A skin prick test may be used to identify allergens. This test involves injecting tiny amounts of diluted medication solutions into the skin. If the person is allergic to the particular medication sample injected then the skin will react within 15 to 20 minutes, usually with a hive-like swelling surrounded by redness.

Aspirin and nonsteroidal anti-inflammatory drugs, radiocontrast materials, local anesthetics and other medications
Conventional skin tests (e.g., intracutaneous, into the skin, or subcutaneous, under the skin) and oral challenges are sometimes used to help assess a patient's reactivity for most other medications.

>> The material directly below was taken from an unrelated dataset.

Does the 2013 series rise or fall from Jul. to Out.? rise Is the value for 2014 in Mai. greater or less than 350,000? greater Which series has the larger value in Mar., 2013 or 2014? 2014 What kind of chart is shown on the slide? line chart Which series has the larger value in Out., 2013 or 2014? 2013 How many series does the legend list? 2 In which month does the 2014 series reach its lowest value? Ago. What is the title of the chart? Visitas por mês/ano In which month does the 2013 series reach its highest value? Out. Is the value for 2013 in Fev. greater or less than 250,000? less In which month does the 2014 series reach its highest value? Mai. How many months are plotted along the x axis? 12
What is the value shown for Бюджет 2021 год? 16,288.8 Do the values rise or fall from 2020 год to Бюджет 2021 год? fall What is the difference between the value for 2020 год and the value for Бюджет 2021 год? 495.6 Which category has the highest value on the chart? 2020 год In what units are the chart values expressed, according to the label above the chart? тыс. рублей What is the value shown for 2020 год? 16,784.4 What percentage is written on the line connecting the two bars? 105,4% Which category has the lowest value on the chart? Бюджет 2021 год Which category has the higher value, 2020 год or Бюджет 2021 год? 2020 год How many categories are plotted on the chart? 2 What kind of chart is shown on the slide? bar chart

Regardless of method, there is some risk involved when being tested for a medication allergy, which is why diagnostic tests should be performed by a certified allergist-immunologist (see Find an Allergist to locate a specialist near you) in an environment equipped with epinephrine and emergency resuscitative equipment to handle an anaphylaxis emergency.

Prevention and Treatment

The mainstay of preventing an allergic response to medications is to avoid all medications that you have been diagnosed as being allergic. When avoidance isn't possible or a new medication allergy arises, it should be treated immediately with epinephrine and followed up with emergency medical care.

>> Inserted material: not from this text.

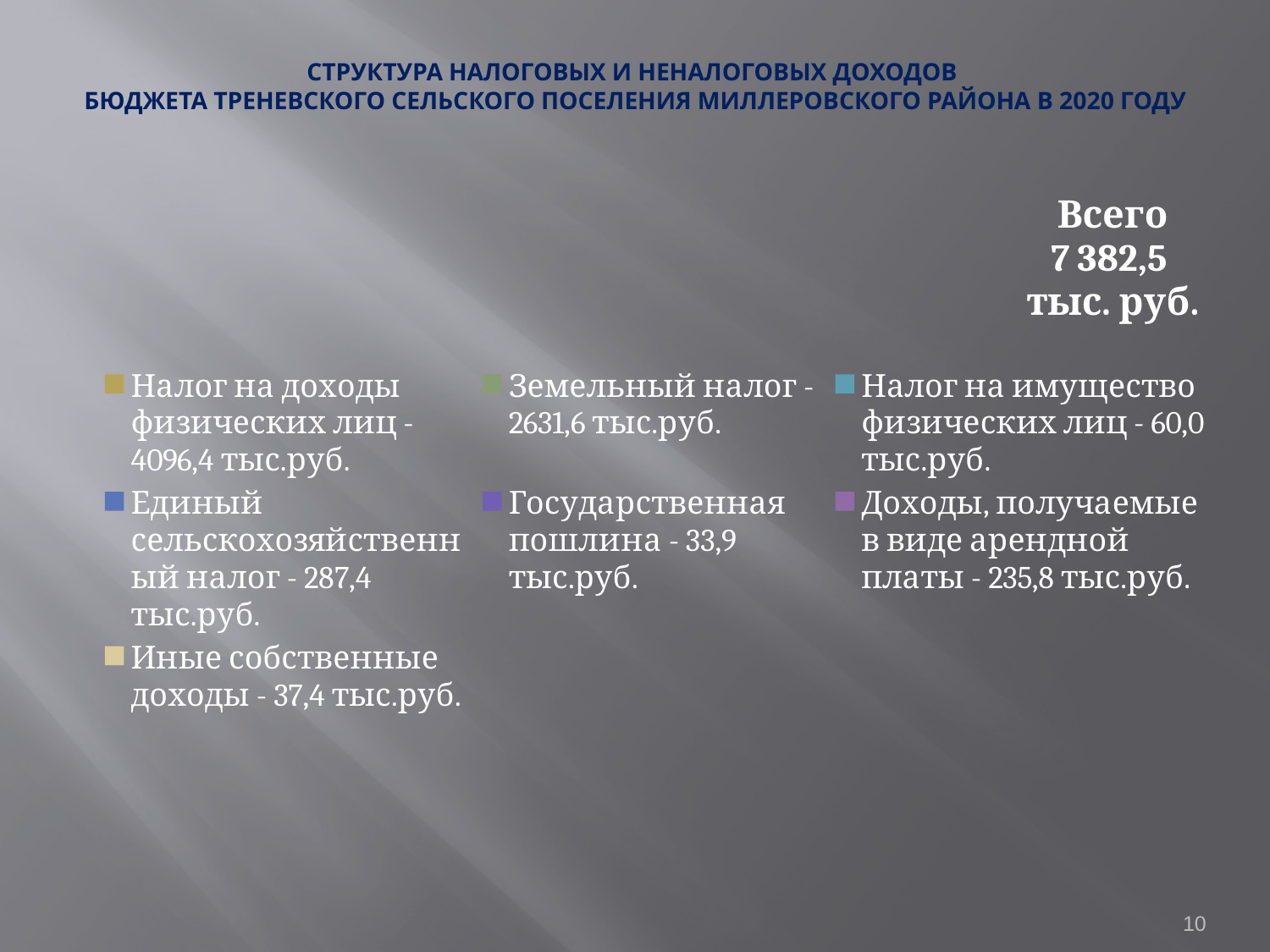
What is the value for Единый сельскохозяйственный налог? 287,4 тыс.руб. What is the value for Налог на доходы физических лиц? 4096,4 тыс.руб. Which category has the highest value? Налог на доходы физических лиц Which is larger: Единый сельскохозяйственный налог or Доходы, получаемые в виде арендной платы? Единый сельскохозяйственный налог What total (Всего) is shown on the slide? 7 382,5 тыс. руб. What year does the slide title refer to? 2020 What is the value for Земельный налог? 2631,6 тыс.руб. What is the value for Государственная пошлина? 33,9 тыс.руб. How many categories does the legend list? 7 What is the difference between Налог на имущество физических лиц and Иные собственные доходы? 22,6 тыс.руб. Which category has the lowest value? Государственная пошлина What is the value for Доходы, получаемые в виде арендной платы? 235,8 тыс.руб.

Despite the fact that most reactions occur in people with no previous history of reactions to medication, and the fact that most people lose their sensitivity to common anaphylaxis culprits such as penicillin, avoidance of medications that trigger allergic reactions is still a mainstay in protecting patients against anaphylaxis. Key aspects of avoiding medication triggers include:

Keeping a complete medical history of reactions to medications and results of diagnostic tests, and sharing these with physicians and pharmacists so they can help ensure that inappropriate medications are not prescribed, dispensed, or administered.
Wearing a medical identification bracelet to inform medical personnel of your allergies in the event that you are unable to communicate your medical history to them.
Finally, especially for people allergic to over-the-counter medications such as aspirin and ibuprofen, which are often included in cold and allergy products, avoidance means reading medication labels carefully to make sure that you do not expose yourself inadvertently to the medication that causes your reactions.
Not all reactions to a medication occur in a hospital or medical facility. Most medications are taken at home. Therefore, a person who has a severe drug allergy will need to be prepared to treat an allergic reaction by always keeping self-injectable epinephrine, such as the EpiPenŽ or EpiPenŽ Jr auto-injector, in several places that are easily accessible in the event of a reaction. The treatment of choice for allergic reactions to medications, which can swiftly lead to anaphylaxis, is an immediate injection of epinephrine followed by emergency medical attention.6

Side effects of epinephrine may include palpitations, tachycardia (an abnormally fast heartbeat), sweating, nausea and vomiting, and respiratory difficulty. Cardiac arrhythmias may follow administration of epinephrine. Patients should ask their physician about the circumstances under which this life-saving medication should be used.

Emergency medical care
Even after administering epinephrine, emergency medical treatment should be sought at once because severely allergic people experiencing anaphylaxis may need emergency respiratory or cardiac care, or even to be resuscitated if they stop breathing altogether. More commonly, these patients will need professional care to determine whether additional epinephrine, steroids, antihistamines, or other treatments are required. In any case, follow-up diagnosis and care by medical professionals after administration of epinephrine is critical for recovery. Delayed or secondary reactions do occur, and patients should remain under medical supervision for at least 4 hours after an episode of anaphylaxis.